### Your objective
Leave out the pictures and retype all the entries below exactly.
___ Source data ___
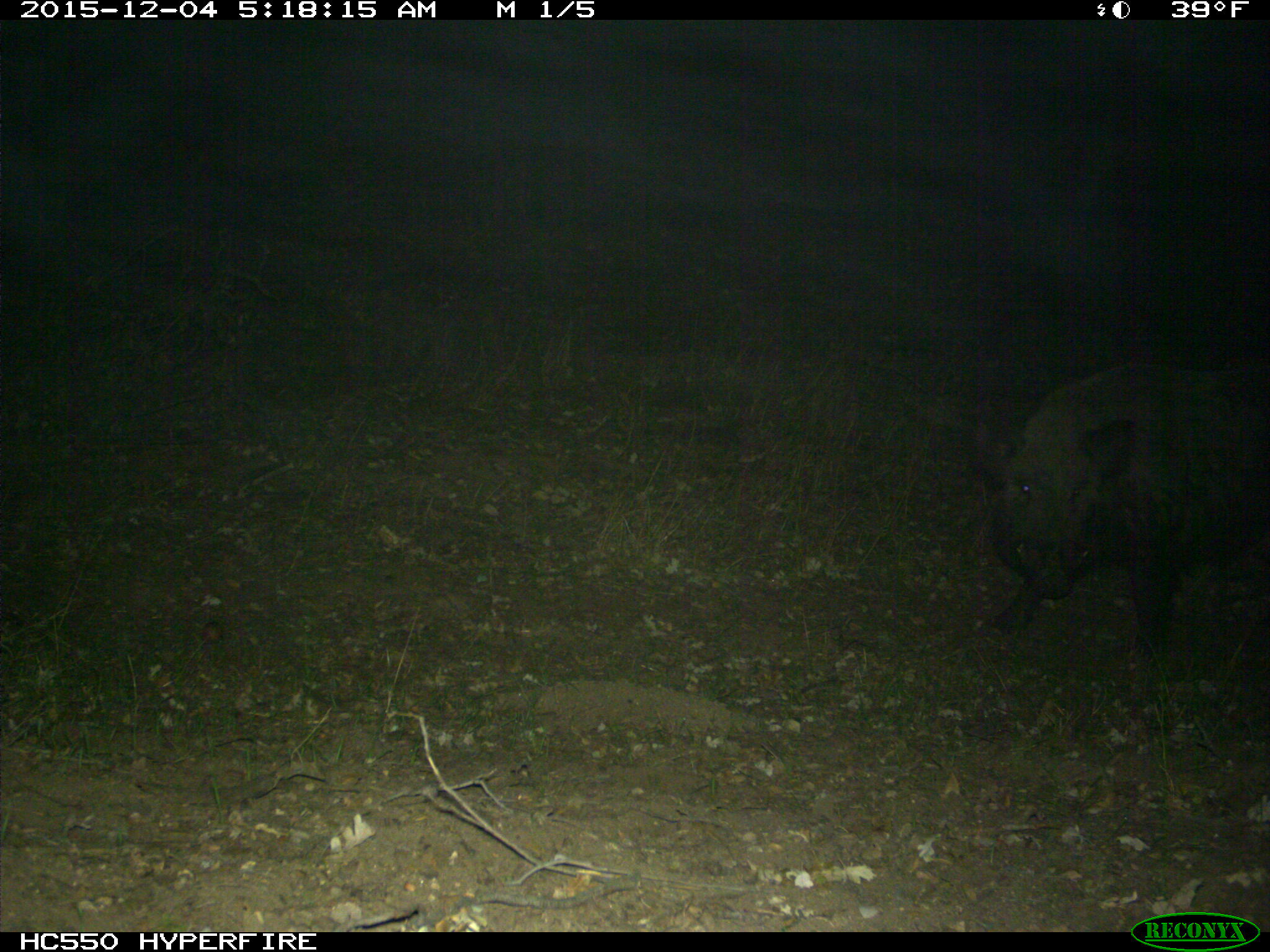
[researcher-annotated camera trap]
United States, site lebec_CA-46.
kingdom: Animalia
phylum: Chordata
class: Mammalia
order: Artiodactyla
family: Suidae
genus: Sus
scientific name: Sus scrofa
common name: wild boar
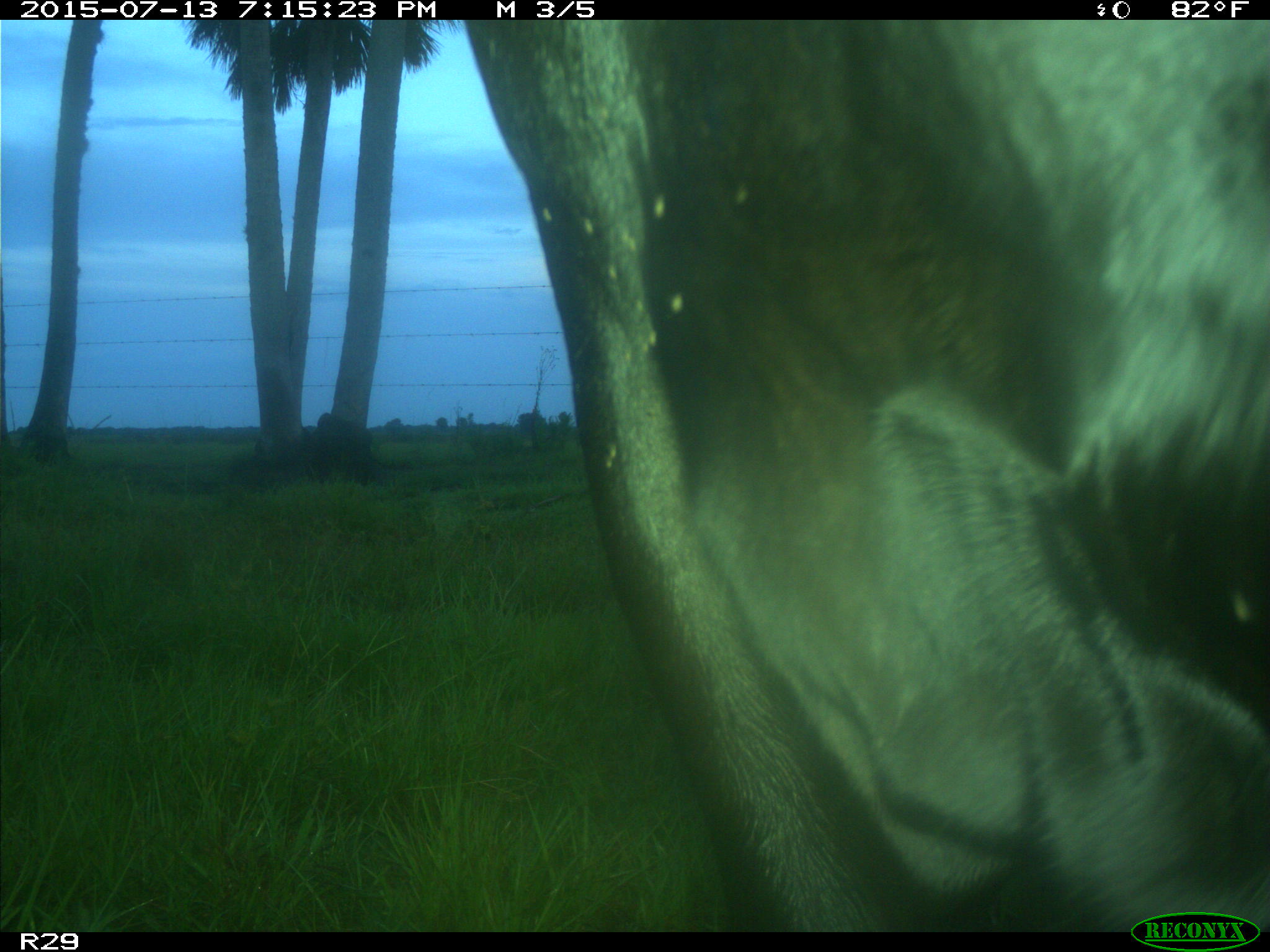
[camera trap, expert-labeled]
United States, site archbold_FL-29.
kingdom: Animalia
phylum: Chordata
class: Mammalia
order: Artiodactyla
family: Bovidae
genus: Bos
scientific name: Bos taurus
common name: domestic cow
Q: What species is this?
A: Bos taurus (domestic cow).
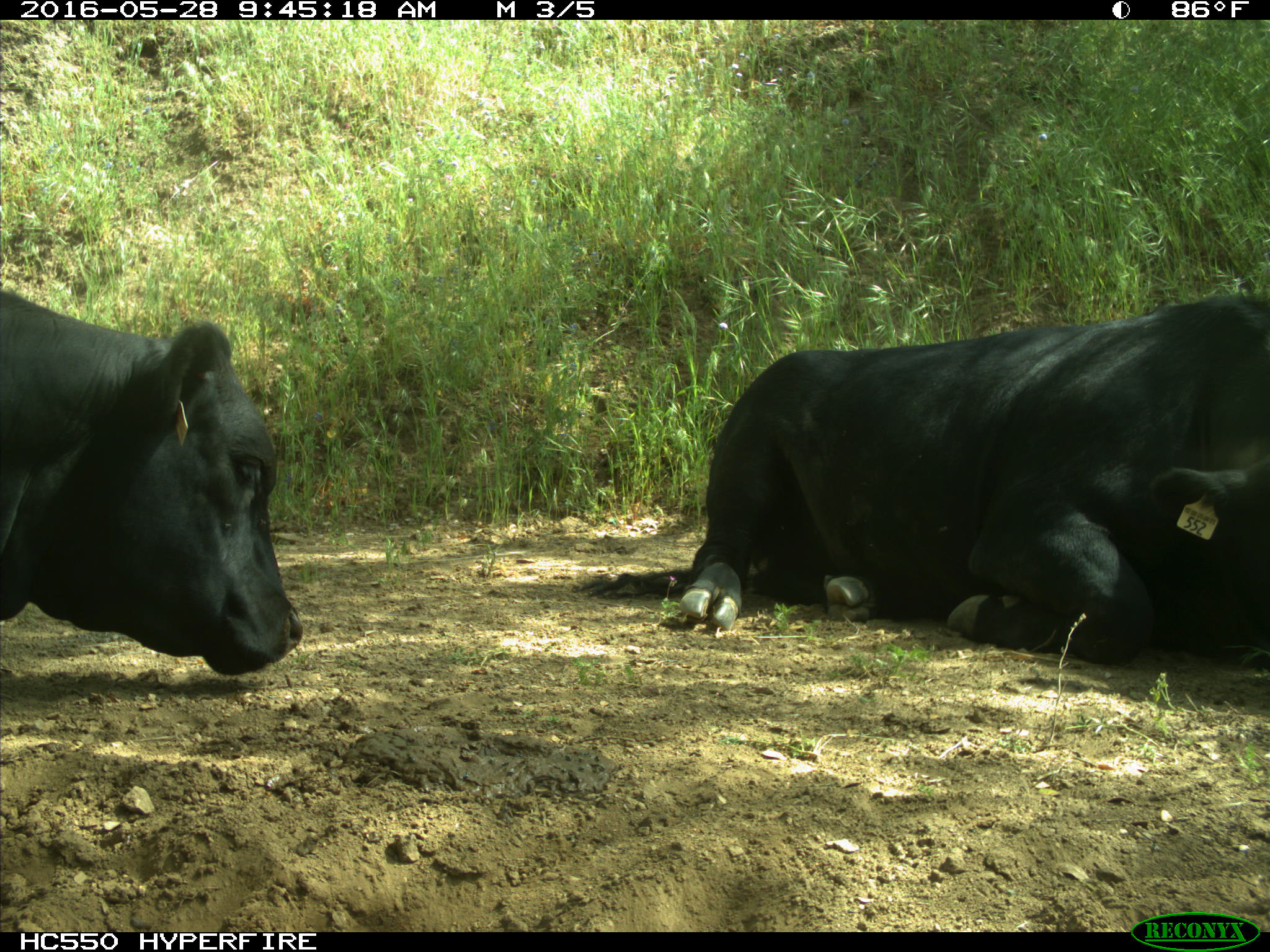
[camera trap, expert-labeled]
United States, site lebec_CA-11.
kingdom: Animalia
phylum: Chordata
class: Mammalia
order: Artiodactyla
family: Bovidae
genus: Bos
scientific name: Bos taurus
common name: domestic cow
Bos taurus (domestic cow).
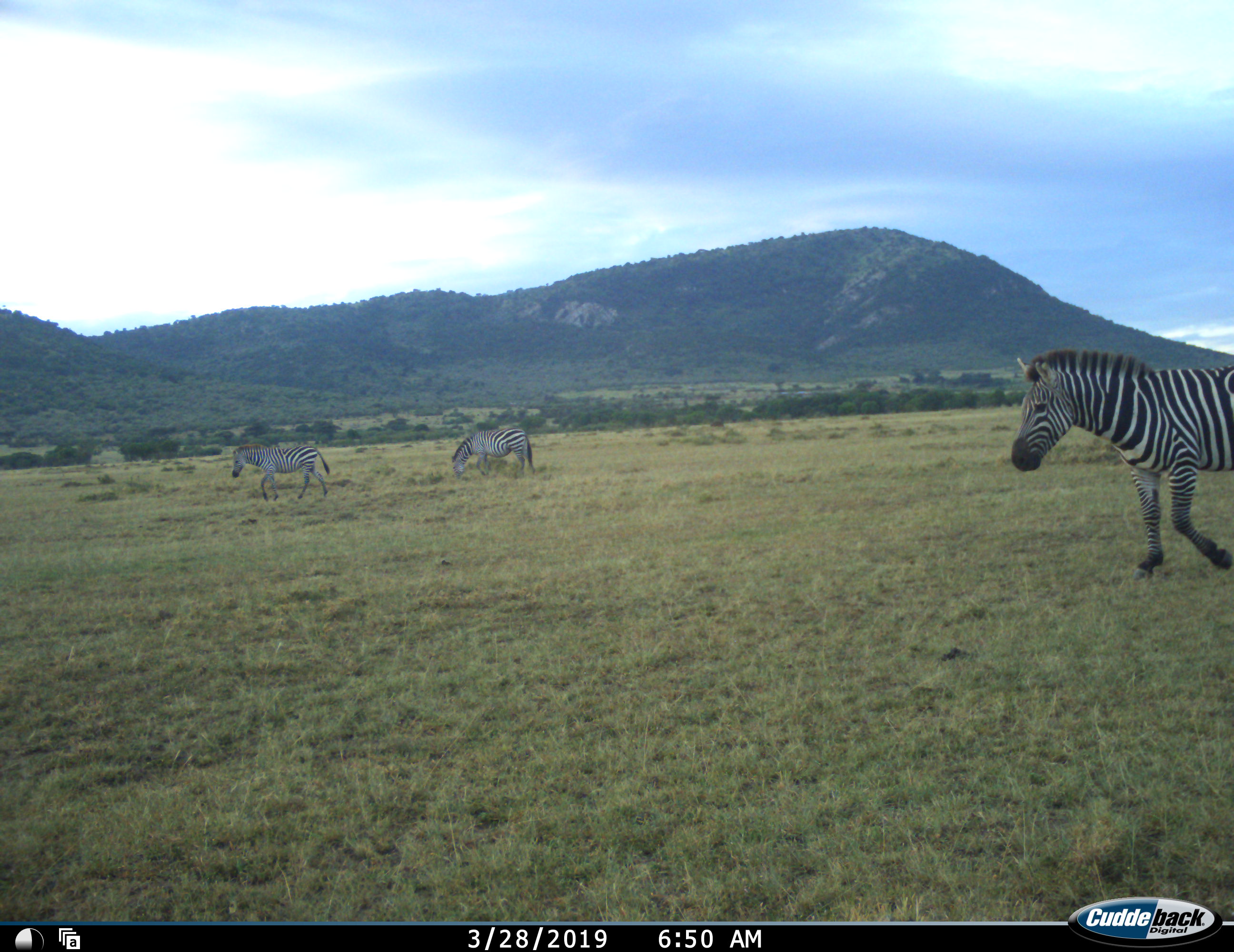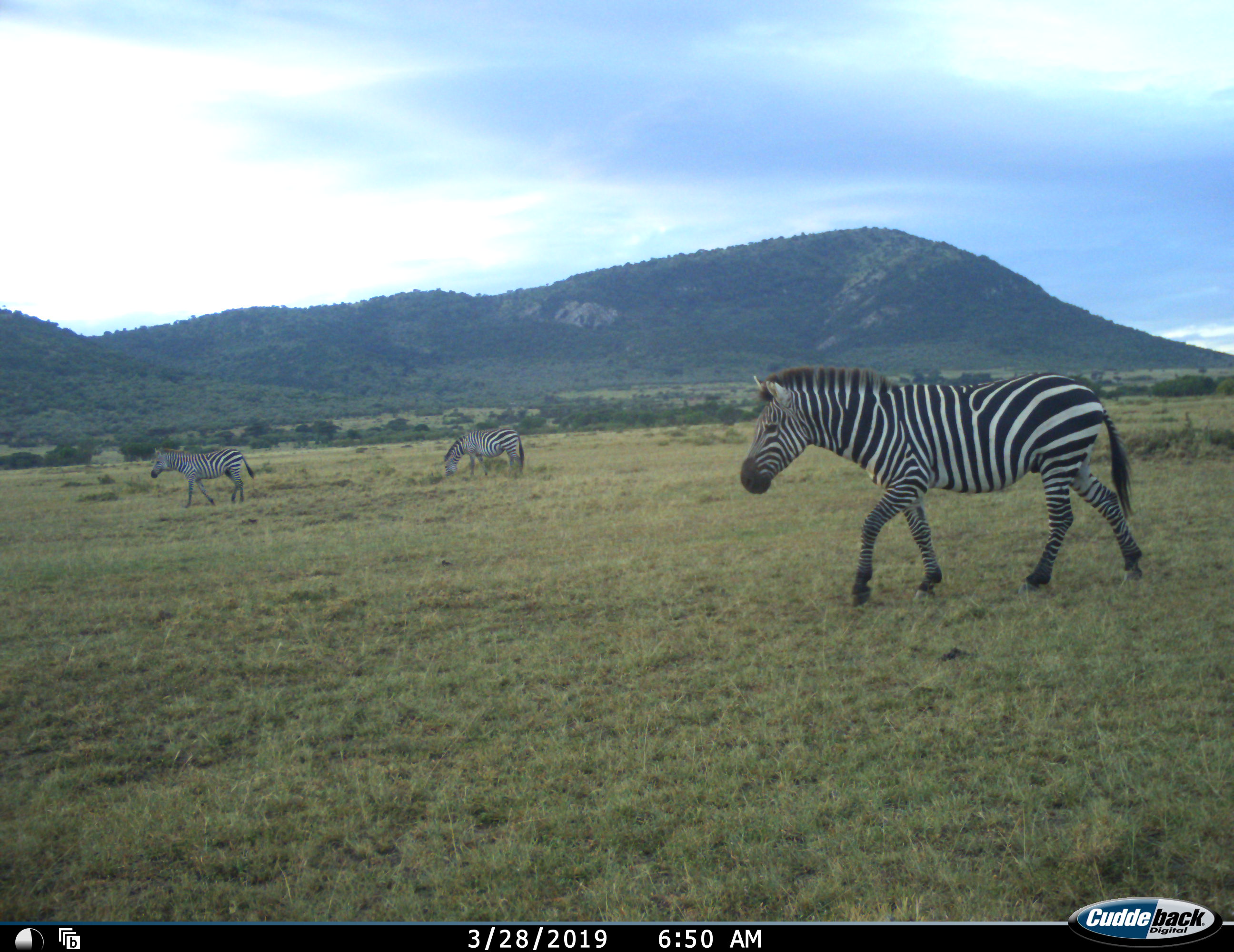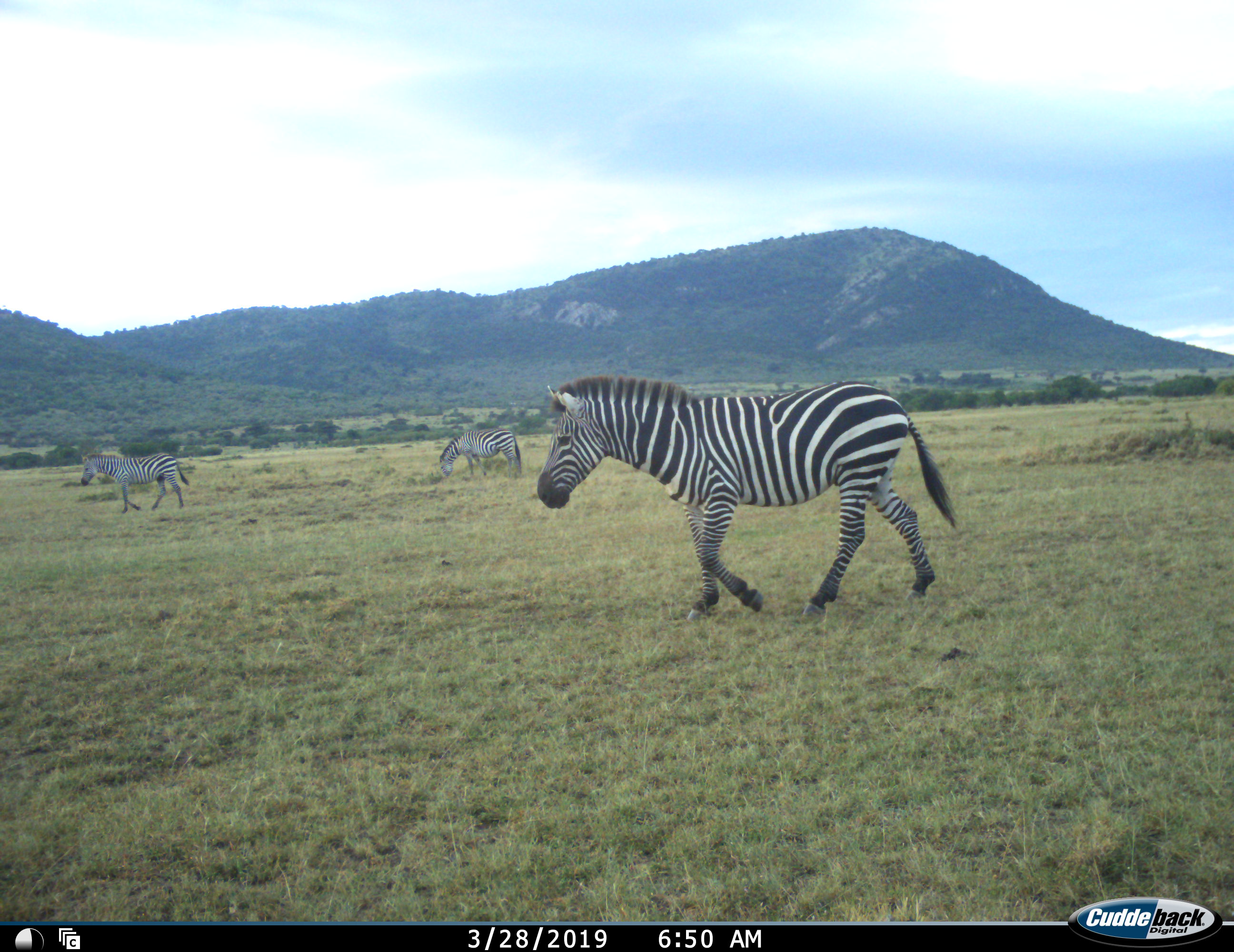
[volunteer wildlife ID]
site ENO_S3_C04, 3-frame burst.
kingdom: Animalia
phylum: Chordata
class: Mammalia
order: Perissodactyla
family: Equidae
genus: Equus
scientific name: Equus quagga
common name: plains zebra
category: zebraplains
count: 3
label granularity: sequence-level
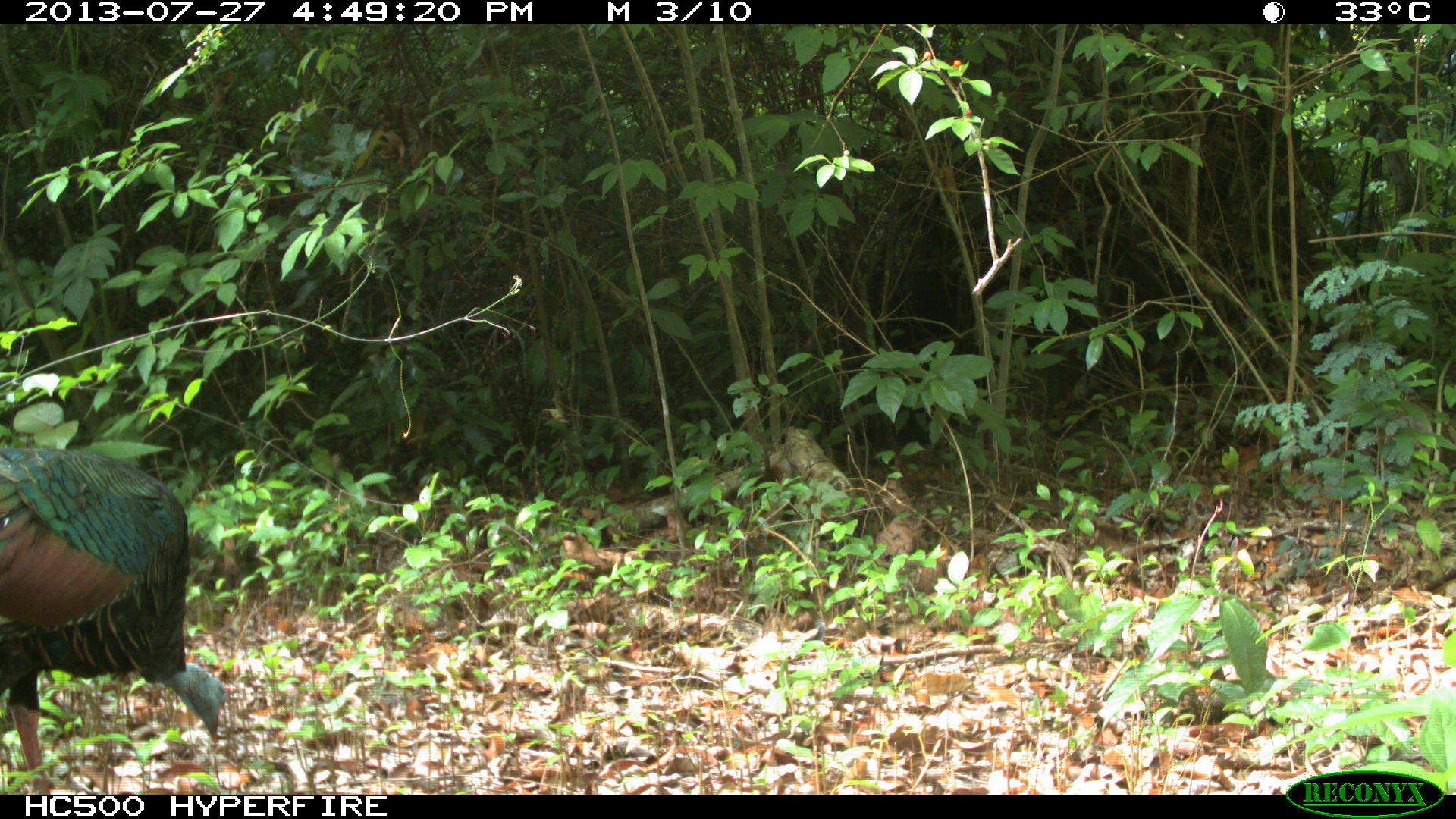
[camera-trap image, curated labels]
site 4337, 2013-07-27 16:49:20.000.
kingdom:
___
### Task solution
[researcher-annotated camera trap]
United States, site lebec_CA-46.
kingdom: Animalia
phylum: Chordata
class: Mammalia
order: Artiodactyla
family: Suidae
genus: Sus
scientific name: Sus scrofa
common name: wild boar
[camera trap, expert-labeled]
United States, site archbold_FL-29.
kingdom: Animalia
phylum: Chordata
class: Mammalia
order: Artiodactyla
family: Bovidae
genus: Bos
scientific name: Bos taurus
common name: domestic cow
Q: What species is this?
A: Bos taurus (domestic cow).
[camera trap, expert-labeled]
United States, site lebec_CA-11.
kingdom: Animalia
phylum: Chordata
class: Mammalia
order: Artiodactyla
family: Bovidae
genus: Bos
scientific name: Bos taurus
common name: domestic cow
Bos taurus (domestic cow).
[volunteer wildlife ID]
site ENO_S3_C04, 3-frame burst.
kingdom: Animalia
phylum: Chordata
class: Mammalia
order: Perissodactyla
family: Equidae
genus: Equus
scientific name: Equus quagga
common name: plains zebra
category: zebraplains
count: 3
label granularity: sequence-level
[camera-trap image, curated labels]
site 4337, 2013-07-27 16:49:20.000.
kingdom:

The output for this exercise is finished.